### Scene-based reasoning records
────────────────

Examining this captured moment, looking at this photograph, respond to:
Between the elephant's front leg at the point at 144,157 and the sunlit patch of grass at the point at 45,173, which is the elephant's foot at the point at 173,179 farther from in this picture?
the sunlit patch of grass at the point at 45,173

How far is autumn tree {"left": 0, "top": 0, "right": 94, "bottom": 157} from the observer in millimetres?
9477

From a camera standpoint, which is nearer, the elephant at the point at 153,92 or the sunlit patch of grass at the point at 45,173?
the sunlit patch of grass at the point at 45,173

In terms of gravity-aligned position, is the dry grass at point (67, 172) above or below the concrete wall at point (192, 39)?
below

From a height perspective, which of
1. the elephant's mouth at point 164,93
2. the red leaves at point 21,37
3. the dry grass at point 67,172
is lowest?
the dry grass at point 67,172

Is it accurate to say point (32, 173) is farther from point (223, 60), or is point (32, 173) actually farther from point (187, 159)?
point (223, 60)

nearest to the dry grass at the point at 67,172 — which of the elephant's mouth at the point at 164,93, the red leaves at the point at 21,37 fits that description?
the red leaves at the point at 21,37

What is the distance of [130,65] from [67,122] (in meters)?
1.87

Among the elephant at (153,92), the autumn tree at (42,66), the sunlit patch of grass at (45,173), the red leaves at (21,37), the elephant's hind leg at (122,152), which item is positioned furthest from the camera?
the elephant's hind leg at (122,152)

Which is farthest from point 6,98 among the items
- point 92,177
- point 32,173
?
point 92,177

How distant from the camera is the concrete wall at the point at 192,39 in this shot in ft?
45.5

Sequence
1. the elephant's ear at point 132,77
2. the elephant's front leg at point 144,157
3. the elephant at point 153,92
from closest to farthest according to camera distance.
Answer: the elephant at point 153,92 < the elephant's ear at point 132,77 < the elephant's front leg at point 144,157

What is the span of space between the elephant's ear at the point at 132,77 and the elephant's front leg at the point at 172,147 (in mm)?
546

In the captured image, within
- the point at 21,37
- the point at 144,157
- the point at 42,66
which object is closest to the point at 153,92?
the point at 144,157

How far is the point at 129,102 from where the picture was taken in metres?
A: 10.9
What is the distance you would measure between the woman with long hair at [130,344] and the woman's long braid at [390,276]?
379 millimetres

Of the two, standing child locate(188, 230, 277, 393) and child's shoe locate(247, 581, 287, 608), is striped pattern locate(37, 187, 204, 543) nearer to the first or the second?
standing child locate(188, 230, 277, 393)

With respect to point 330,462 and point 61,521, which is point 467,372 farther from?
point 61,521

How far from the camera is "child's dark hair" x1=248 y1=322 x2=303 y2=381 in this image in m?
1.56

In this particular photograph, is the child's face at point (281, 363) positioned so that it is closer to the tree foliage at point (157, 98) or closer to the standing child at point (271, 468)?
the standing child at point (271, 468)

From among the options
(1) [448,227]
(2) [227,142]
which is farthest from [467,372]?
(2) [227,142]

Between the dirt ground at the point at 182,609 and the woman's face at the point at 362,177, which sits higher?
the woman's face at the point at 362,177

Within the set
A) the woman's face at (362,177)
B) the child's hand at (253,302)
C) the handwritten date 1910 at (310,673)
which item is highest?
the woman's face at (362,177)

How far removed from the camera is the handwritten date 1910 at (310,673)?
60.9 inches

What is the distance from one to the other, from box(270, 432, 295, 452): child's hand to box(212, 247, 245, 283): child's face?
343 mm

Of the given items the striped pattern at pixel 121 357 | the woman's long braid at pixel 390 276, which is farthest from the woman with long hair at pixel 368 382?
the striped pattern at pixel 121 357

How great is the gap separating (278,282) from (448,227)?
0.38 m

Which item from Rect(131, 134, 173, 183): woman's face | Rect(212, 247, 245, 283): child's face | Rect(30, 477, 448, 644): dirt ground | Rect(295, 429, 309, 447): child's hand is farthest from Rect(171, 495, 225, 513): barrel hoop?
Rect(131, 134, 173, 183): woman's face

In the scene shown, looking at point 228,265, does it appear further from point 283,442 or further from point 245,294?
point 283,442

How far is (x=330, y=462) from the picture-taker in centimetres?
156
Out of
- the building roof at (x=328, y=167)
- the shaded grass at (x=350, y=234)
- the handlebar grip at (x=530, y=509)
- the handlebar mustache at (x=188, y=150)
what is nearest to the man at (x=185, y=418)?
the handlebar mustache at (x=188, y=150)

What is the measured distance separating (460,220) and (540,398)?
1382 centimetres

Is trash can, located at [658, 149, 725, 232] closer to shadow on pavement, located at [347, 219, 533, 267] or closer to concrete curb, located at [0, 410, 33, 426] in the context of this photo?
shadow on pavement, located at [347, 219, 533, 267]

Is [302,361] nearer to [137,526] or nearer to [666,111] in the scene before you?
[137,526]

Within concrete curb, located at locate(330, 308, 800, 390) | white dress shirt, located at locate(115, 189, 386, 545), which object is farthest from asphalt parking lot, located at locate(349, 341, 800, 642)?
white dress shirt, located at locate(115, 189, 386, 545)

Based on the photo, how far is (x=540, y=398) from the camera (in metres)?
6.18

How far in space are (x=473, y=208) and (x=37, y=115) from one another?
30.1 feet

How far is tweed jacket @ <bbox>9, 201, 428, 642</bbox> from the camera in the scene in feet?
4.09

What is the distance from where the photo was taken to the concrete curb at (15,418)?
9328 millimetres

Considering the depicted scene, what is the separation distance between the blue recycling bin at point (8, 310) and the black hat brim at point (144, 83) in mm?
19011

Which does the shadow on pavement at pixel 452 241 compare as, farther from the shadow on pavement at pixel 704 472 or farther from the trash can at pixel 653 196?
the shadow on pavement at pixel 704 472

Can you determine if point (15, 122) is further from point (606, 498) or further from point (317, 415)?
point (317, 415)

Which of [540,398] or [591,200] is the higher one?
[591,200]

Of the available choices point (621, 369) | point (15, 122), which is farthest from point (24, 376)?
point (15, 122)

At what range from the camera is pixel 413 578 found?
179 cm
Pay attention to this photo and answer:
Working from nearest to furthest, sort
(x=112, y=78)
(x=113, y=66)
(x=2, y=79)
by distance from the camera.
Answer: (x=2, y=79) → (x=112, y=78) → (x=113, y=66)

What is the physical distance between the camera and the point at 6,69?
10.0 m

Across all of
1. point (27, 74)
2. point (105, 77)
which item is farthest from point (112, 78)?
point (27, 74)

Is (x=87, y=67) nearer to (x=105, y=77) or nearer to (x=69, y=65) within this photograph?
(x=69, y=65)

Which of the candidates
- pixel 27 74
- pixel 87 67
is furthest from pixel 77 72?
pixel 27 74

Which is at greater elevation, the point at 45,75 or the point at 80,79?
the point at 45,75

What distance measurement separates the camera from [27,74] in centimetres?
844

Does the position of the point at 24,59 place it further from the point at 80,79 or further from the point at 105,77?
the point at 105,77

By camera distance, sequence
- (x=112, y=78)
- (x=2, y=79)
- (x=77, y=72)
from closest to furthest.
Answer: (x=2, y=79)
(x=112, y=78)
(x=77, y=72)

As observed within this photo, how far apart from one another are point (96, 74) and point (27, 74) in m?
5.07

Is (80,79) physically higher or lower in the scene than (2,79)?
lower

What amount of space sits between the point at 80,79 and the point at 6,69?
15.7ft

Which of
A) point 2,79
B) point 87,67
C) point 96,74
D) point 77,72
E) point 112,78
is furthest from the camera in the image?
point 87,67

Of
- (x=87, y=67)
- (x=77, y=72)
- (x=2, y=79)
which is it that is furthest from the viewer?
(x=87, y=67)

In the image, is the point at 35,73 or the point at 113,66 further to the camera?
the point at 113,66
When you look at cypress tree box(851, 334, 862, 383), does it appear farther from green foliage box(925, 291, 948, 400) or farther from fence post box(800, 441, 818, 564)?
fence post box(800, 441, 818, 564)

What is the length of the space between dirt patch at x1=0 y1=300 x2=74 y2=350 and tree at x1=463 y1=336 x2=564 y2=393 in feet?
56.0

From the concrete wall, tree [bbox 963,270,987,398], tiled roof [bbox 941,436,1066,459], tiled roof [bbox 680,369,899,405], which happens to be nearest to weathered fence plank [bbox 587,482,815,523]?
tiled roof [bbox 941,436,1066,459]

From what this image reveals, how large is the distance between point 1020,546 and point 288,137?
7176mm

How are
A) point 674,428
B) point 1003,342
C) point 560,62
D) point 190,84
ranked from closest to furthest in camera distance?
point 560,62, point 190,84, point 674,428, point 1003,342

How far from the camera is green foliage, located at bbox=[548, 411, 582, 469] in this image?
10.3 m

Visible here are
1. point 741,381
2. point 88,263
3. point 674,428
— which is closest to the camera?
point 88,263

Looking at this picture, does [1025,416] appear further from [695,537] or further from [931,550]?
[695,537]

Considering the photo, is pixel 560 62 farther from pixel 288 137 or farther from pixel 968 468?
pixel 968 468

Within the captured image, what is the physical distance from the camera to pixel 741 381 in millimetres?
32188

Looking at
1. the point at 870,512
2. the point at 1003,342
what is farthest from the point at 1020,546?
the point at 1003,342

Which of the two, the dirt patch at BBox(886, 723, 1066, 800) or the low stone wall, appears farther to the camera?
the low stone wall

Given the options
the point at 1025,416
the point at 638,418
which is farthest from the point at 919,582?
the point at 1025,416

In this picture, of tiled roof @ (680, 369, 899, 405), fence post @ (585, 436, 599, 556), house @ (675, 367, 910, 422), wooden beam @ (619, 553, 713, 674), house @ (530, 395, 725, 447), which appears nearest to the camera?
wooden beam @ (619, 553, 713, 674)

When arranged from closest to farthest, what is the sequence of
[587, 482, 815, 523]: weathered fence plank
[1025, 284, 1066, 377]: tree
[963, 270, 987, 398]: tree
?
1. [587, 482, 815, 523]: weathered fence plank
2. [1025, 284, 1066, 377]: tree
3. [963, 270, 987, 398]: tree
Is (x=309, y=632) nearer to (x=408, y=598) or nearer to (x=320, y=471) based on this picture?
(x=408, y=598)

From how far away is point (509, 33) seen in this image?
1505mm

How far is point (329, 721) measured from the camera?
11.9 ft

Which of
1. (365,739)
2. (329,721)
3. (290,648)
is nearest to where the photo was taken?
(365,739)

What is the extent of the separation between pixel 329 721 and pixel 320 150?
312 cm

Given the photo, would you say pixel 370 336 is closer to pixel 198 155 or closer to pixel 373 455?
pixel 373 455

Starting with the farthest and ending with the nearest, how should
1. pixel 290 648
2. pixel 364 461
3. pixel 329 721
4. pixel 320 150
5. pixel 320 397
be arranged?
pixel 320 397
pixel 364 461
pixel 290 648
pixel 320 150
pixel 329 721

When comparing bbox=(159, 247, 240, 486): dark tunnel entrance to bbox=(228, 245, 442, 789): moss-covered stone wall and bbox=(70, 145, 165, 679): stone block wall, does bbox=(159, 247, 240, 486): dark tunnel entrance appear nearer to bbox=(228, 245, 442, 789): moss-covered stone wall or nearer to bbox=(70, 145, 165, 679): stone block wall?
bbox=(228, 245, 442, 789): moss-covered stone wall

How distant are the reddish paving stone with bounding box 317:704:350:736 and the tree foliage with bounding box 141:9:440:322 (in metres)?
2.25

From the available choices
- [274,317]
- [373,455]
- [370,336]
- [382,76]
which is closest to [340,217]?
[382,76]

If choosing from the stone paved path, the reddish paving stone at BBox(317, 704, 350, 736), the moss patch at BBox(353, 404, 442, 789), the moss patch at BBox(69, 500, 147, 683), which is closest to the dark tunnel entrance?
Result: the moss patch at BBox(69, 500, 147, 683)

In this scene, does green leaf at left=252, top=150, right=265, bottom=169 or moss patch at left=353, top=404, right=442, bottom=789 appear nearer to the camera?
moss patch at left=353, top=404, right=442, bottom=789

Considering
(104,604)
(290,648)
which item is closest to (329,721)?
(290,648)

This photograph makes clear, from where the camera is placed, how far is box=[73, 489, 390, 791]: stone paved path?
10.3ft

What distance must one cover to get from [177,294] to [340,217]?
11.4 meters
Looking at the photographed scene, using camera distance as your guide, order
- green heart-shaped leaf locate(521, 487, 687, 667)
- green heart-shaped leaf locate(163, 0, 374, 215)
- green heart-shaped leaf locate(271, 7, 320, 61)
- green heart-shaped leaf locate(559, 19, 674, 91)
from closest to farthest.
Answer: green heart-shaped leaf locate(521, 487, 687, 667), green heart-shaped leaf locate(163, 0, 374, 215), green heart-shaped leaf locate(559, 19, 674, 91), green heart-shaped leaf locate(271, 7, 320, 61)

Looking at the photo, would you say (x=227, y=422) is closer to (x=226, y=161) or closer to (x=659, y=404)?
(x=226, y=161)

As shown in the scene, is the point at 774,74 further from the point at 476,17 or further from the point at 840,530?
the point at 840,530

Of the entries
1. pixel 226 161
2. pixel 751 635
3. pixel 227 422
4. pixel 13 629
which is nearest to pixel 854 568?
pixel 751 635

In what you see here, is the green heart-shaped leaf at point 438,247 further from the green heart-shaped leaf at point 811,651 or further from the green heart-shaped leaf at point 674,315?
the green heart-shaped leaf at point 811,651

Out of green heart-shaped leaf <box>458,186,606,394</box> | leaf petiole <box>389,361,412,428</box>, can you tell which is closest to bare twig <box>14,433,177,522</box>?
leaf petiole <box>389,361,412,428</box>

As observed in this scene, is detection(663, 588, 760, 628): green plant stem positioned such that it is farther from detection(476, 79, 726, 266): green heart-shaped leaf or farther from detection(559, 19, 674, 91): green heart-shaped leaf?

────────────────

### THE PROBLEM
Output the lines of the records as a JSON list of strings, one string per line and blank lines omitted, starting at the beginning of the records and ending at the line containing "Between the elephant's front".

### FINAL RESULT
[
  "Examining this captured moment, looking at this photograph, respond to:",
  "Between the elephant's front leg at the point at 144,157 and the sunlit patch of grass at the point at 45,173, which is the elephant's foot at the point at 173,179 farther from in this picture?"
]